Ayoub I, Bensink ME, Zhou X, Wang J, Gong W, Preciado P, Komers R, Inrig JK, Rheault MN, Tachtman H. Patient-reported outcomes in adults with FSGS: sparsentan vs. irbesartan. Poster presented at the American Society of Nephrology (ASN) Kidney Week 2024; October 23, 2024. San Diego, CA. [abstract] J Am Soc Nephrol. 2024 Oct; 35(Suppl v1):281.


BACKGROUND: In the randomized, phase 3 DUPLEX trial (NCT03493685), sparsentan (SPAR), a dual endothelin and angiotensin II receptor antagonist (DEARA), demonstrated a greater sustained antiproteinuric effect compared with irbesartan (IRB), with a favorable safety profile similar to IRB in patients with FSGS. This analysis aimed to evaluate the effect of SPAR compared with IRB on health-related quality of life (HRQOL) in adults with FSGS.

METHOD: In the DUPLEX trial, the Kidney Disease Quality of Life-36 (KDQOL-36) questionnaire was administered to adults at baseline and every 12 weeks. Least squares mean changes from baseline in physical component summary, mental component summary, bodily pain, and kidney-targeted subscales were estimated using mixed models for repeated measures. A prespecified threshold change of 5 points was considered clinically meaningful.

RESULTS: Burden of kidney disease scores were clinically meaningfully improved compared with baseline in the SPAR group but not in the IRB group (Figure). Least squares mean changes from baseline scores were stable, if not improved, throughout the 2-year treatment period for SPAR with the exception of mental component summary, which appeared slightly worsened at some timepoints compared with baseline and with IRB.

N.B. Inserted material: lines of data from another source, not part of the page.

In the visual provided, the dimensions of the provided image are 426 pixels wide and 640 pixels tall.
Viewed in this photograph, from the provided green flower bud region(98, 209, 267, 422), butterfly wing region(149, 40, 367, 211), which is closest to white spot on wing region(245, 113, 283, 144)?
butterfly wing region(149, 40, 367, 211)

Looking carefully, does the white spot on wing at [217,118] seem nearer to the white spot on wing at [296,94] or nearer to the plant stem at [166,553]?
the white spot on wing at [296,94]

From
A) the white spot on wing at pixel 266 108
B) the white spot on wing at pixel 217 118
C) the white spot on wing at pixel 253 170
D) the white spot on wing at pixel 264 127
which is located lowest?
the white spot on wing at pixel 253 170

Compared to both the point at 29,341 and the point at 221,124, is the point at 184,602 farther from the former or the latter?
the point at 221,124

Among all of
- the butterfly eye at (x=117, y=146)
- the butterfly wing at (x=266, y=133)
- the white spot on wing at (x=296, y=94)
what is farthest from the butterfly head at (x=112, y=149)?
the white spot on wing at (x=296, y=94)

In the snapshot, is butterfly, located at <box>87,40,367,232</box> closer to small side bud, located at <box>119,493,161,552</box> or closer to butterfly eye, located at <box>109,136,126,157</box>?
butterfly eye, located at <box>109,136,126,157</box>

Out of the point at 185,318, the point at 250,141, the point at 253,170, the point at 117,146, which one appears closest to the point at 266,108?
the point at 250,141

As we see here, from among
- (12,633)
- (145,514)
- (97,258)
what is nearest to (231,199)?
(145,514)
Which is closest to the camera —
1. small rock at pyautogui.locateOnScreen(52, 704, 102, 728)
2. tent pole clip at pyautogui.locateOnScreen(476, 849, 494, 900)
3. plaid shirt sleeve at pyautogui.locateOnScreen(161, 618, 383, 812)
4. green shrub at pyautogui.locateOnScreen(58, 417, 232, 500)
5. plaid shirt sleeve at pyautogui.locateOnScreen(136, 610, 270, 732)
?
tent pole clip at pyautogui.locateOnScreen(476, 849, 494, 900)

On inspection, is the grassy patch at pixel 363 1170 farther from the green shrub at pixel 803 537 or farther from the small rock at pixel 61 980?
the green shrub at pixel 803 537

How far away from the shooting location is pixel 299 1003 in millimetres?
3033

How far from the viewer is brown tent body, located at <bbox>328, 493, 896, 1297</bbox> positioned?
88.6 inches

CONCLUSION: For adult patients with FSGS, our analysis of patient-reported outcomes (PRO) suggests that HRQOL was relatively stable over the 2-year treatment period and comparable between SPAR and maximized angiotensin II receptor inhibition with IRB. Further work is needed to better understand the association between PRO and clinical endpoints in FSGS.